Джо — абсолютный межгалактический мастер. Да, он родился в Таиланде. Но снял фильм в Колумбии, и там я играю. Что может быть более межгалактическим? Это тайский, шотландский, колумбийский фильм? Это кино! А кино — особая страна.
— Какие у вас отношения с собственной памятью?
— Возможно, как и многим на этой планете, мне нужен хороший пинок, чтобы хоть что‑то запомнить. Но особенным мое отношение к памяти стало во время пандемии.
На протяжении долгого времени мы оставались уверенными в разных вещах. Я была уверена, что могу путешествовать, что могу в любое время отправиться в новое место. Но сейчас неизвестно, возможно ли это будет еще когда‑либо, поэтому мне приходится опираться на свою память. Я помню момент из прошлого лета, когда я очень много смотрела фильмов Дэвида Аттенборо (автор множества документальных фильмов о природе. — Прим. ред.). И все, что у меня тогда было, — это мои воспоминания и Дэвид Аттенборо.
Недавно я говорила с неврологом, и он рассказал мне о важности умения забывать. Это полезно для нашего мозга. Помнить все — ненормально. Такой человек переполняется, как губка. И он больше не может ничего в себя вобрать. Противоположность — моя героиня. Она, наоборот, ничего не может выдать из себя, даже выбрать, чего хочет из ресторанного меню.
Что касается моего восприятия памяти, то в определенный момент мы все достигаем возраста, когда больше оглядываемся назад. Я сталкивалась с ретроспективами моих работ, и это было болезненно. Мне нравилось думать, что каждая моя работа всегда свежа, как первый снег. Поэтому столкнуться со своими предыдущими фильмами было не столько болезненным опытом, сколько сбивающим с толку.
— В последние годы вы работаете с совершенно разными режиссерами, например, с Уэсом Андерсоном или Апичатпонгом. Вы специально их таких разных подбираете?

## [ДАННЫЕ]
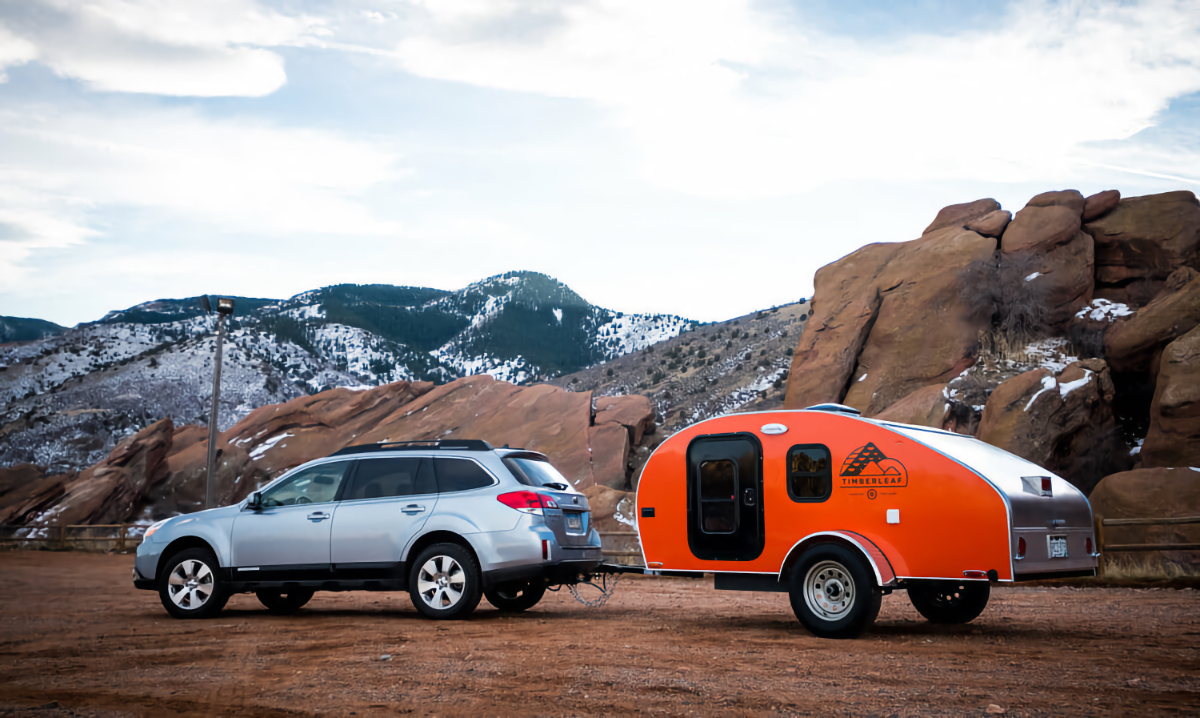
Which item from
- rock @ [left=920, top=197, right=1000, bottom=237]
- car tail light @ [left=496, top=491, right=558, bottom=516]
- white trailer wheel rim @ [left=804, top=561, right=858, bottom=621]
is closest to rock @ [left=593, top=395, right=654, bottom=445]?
rock @ [left=920, top=197, right=1000, bottom=237]

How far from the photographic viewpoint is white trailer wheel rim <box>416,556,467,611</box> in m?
9.42

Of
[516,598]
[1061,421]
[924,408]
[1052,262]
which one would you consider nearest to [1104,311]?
[1052,262]

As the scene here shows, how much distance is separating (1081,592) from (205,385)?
75853 millimetres

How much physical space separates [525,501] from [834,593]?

## [ЗАДАНИЕ]
Выпишите без изменений отрывок из фрагмента интервью, который начинается со слов, содержащих «Джо — абсолютный», и заканчивается словами «кино — особая страна.».

## [ОТВЕТ]
Джо — абсолютный межгалактический мастер. Да, он родился в Таиланде. Но снял фильм в Колумбии, и там я играю. Что может быть более межгалактическим? Это тайский, шотландский, колумбийский фильм? Это кино! А кино — особая страна.